_JOB 1_. Reproduce word for word the part of the sustainability excerpt starting at "Globalisation offers many" and ending at "first logical step.".

_SOURCE EXCERPT_.
If you are looking for inspiration, and want to freshen up the tired strategy from previous years, read on. Before reading Acclaro’s top 5 sustainability priorities, we should remind you that underpinning all of these areas is the need for good quality data to be captured and interpreted. Without which little can be achieved.

1. Developing a Social Value Approach

Globalisation offers many positives, but the drive for cheaper goods and services has affected not only, supply chains but also the communities that companies work within.

Social Value is currently measured on the value and impact of the corporate, rather than the benefit derived by the community. Some are scrambling to measure a monetary value. Assessing the benefits that supply chains can bring, or engaging with communities we operate within, is surely the first logical step.

_JOB 2_. Quote the lines of the listing starting at the line that contains "In the provided" and ending at the end of the listing, leaving the pictures out of your answer.

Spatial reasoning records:
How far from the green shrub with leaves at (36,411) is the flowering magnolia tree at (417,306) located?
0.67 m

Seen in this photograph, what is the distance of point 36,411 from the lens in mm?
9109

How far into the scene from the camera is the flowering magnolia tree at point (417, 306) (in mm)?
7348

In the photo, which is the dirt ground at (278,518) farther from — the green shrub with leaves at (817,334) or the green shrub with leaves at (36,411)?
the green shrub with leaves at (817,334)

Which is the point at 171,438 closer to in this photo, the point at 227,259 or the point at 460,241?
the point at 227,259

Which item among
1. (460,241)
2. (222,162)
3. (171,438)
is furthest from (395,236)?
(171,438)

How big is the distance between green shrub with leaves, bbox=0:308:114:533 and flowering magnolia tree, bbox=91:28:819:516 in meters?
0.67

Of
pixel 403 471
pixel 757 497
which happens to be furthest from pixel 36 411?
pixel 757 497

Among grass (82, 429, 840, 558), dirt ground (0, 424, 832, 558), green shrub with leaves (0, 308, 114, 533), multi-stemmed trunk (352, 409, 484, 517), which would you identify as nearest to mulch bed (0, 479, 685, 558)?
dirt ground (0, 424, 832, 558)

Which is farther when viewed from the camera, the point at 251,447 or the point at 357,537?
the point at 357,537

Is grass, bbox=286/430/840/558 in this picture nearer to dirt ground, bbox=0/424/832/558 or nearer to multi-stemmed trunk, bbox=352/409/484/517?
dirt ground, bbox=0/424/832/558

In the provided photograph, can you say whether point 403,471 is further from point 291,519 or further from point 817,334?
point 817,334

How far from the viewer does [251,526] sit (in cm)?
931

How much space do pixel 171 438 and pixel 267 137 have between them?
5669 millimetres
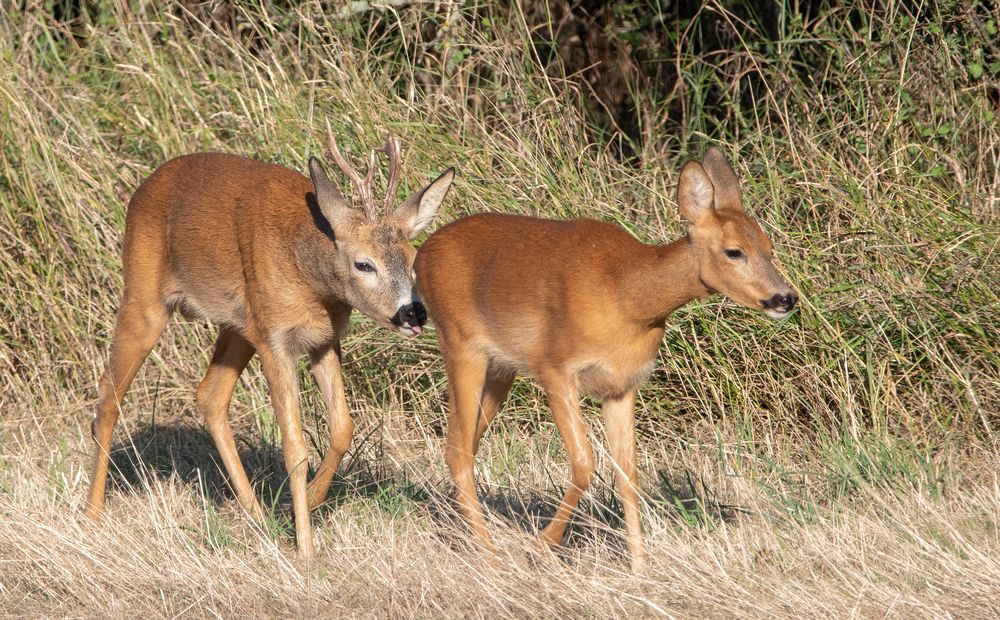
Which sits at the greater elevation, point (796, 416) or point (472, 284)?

_RESPONSE 1_.
Globalisation offers many positives, but the drive for cheaper goods and services has affected not only, supply chains but also the communities that companies work within.

Social Value is currently measured on the value and impact of the corporate, rather than the benefit derived by the community. Some are scrambling to measure a monetary value. Assessing the benefits that supply chains can bring, or engaging with communities we operate within, is surely the first logical step.

_RESPONSE 2_.
In the provided photograph, can you say whether point 403,471 is further from point 291,519 or further from point 817,334?
point 817,334

How far from the viewer does [251,526] sit (in cm)?
931

How much space do pixel 171 438 and pixel 267 137 have between them?
5669 millimetres
Which sits at the greater elevation, point (796, 416) or point (472, 284)?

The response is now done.